REQUIRED ACTION: For each line below that contains the word "site", make a copy.

EXERCISE DATA:
* * * * * * * * *

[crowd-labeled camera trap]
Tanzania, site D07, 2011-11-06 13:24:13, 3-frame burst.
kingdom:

* * * * * * * * *

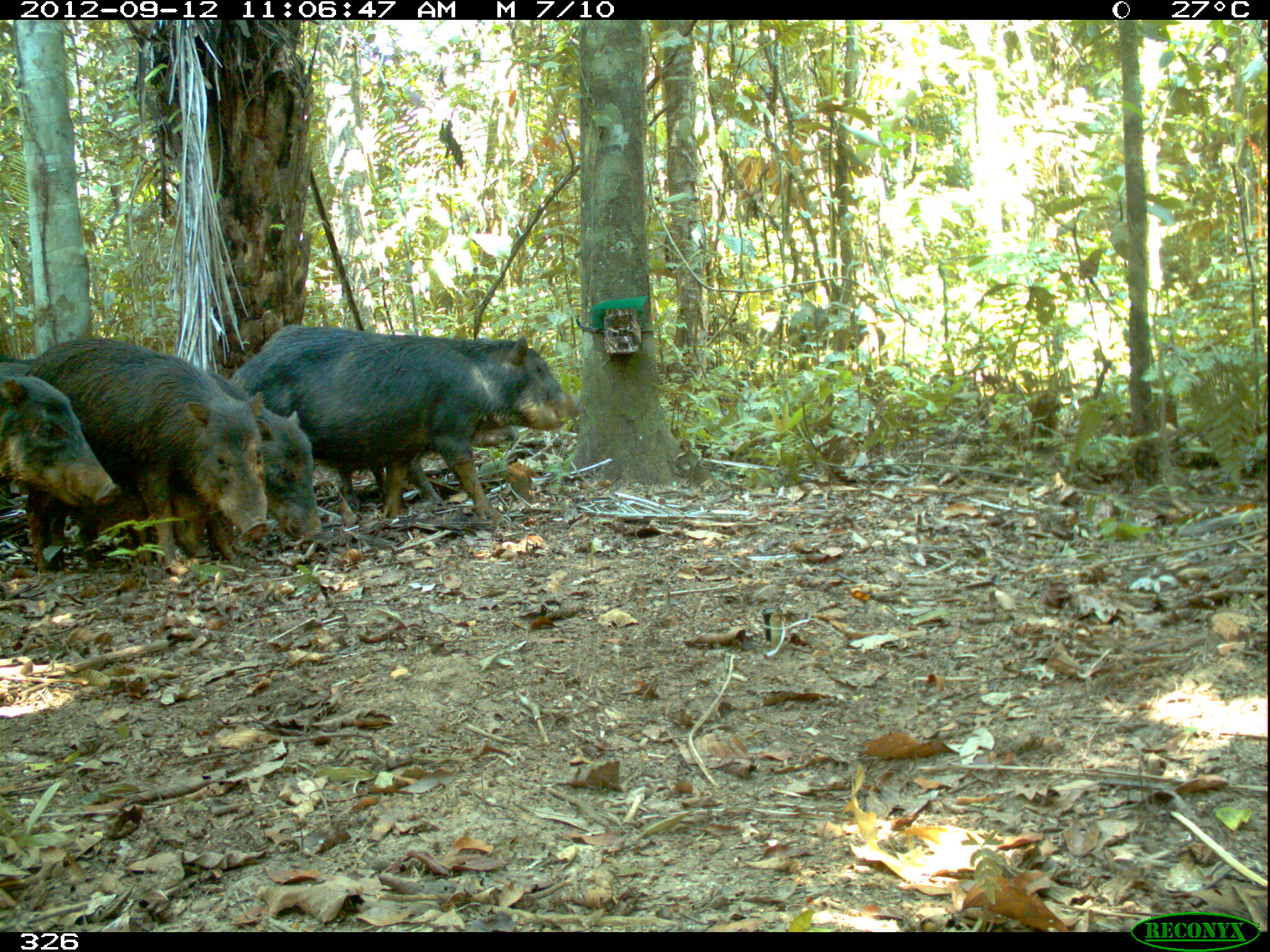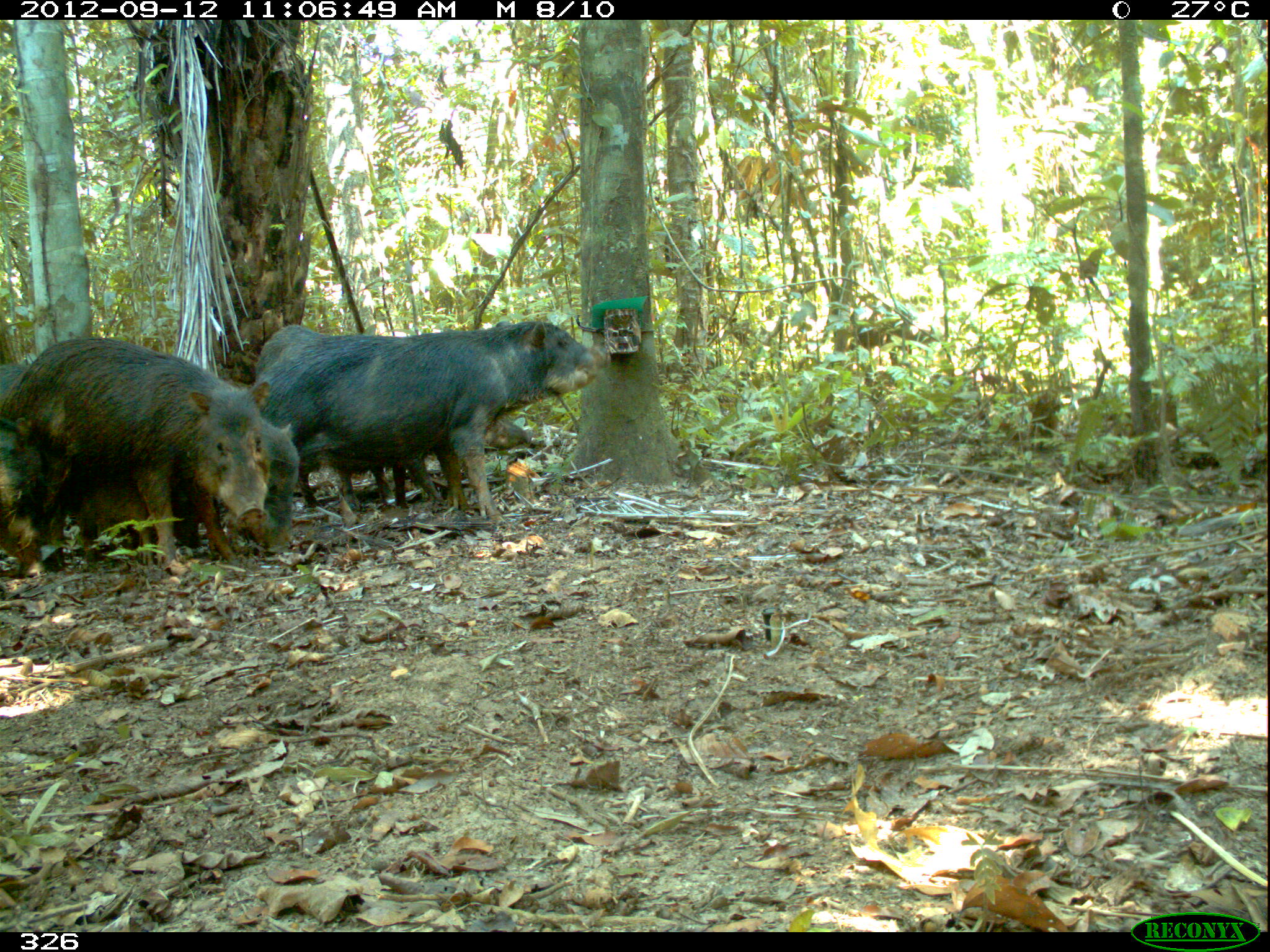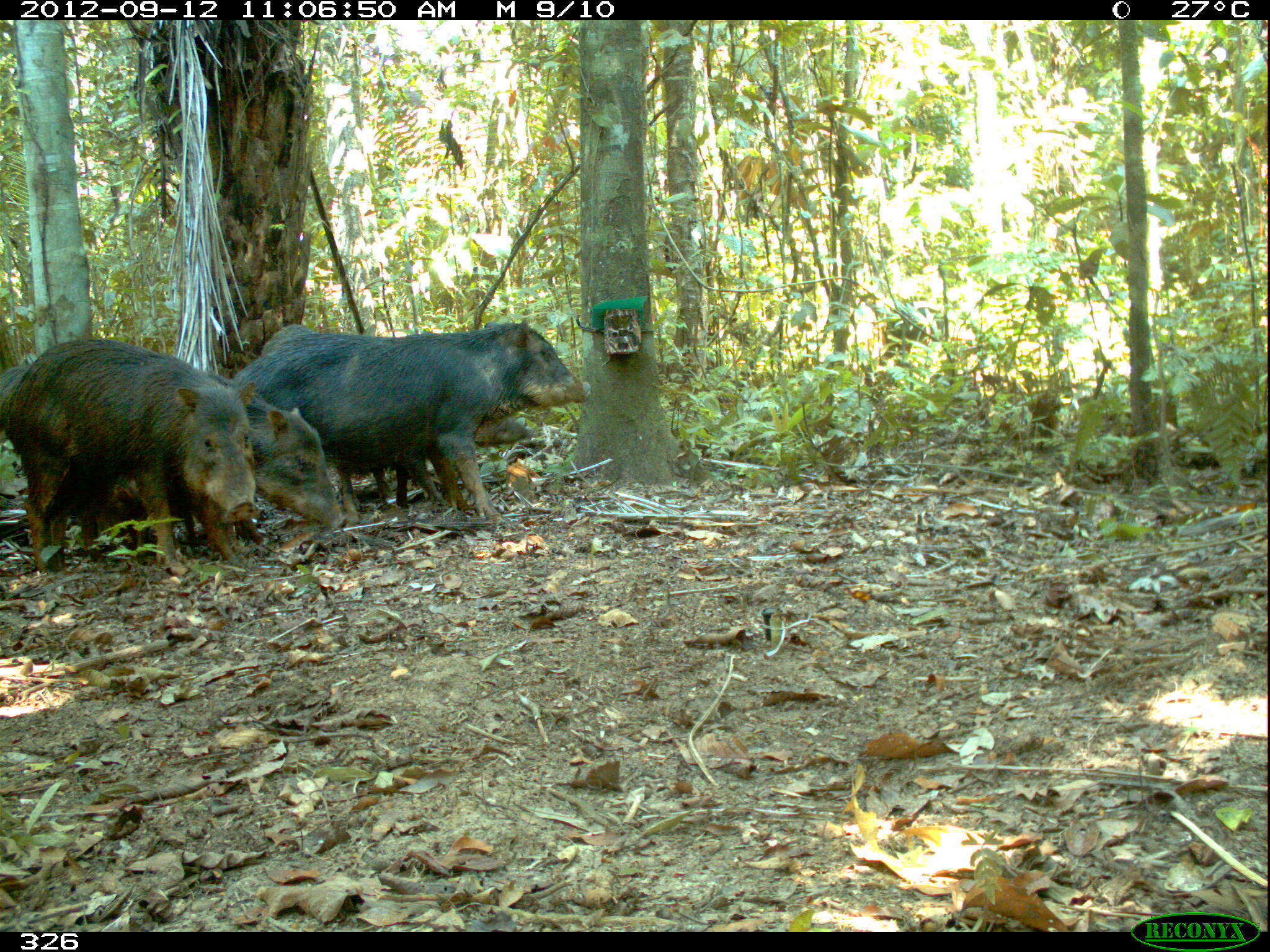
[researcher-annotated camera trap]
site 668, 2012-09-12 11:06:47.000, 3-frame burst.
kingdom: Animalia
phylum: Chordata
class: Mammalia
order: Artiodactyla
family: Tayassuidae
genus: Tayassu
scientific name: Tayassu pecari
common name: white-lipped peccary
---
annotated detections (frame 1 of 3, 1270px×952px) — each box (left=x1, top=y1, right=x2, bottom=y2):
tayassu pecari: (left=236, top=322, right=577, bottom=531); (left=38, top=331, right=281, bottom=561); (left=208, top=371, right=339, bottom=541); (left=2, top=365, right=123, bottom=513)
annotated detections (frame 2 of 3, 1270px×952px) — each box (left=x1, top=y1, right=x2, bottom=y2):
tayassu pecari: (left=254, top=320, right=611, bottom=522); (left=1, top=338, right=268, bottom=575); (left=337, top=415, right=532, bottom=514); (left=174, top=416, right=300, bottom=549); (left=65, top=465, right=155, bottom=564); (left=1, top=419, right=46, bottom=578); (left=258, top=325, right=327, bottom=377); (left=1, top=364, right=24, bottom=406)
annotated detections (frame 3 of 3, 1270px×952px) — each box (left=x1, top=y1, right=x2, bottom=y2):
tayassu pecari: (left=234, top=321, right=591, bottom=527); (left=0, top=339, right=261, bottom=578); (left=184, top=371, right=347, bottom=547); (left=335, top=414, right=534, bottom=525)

* * * * * * * * *

OUTPUT FOR THIS TASK:
Tanzania, site D07, 2011-11-06 13:24:13, 3-frame burst.
site 668, 2012-09-12 11:06:47.000, 3-frame burst.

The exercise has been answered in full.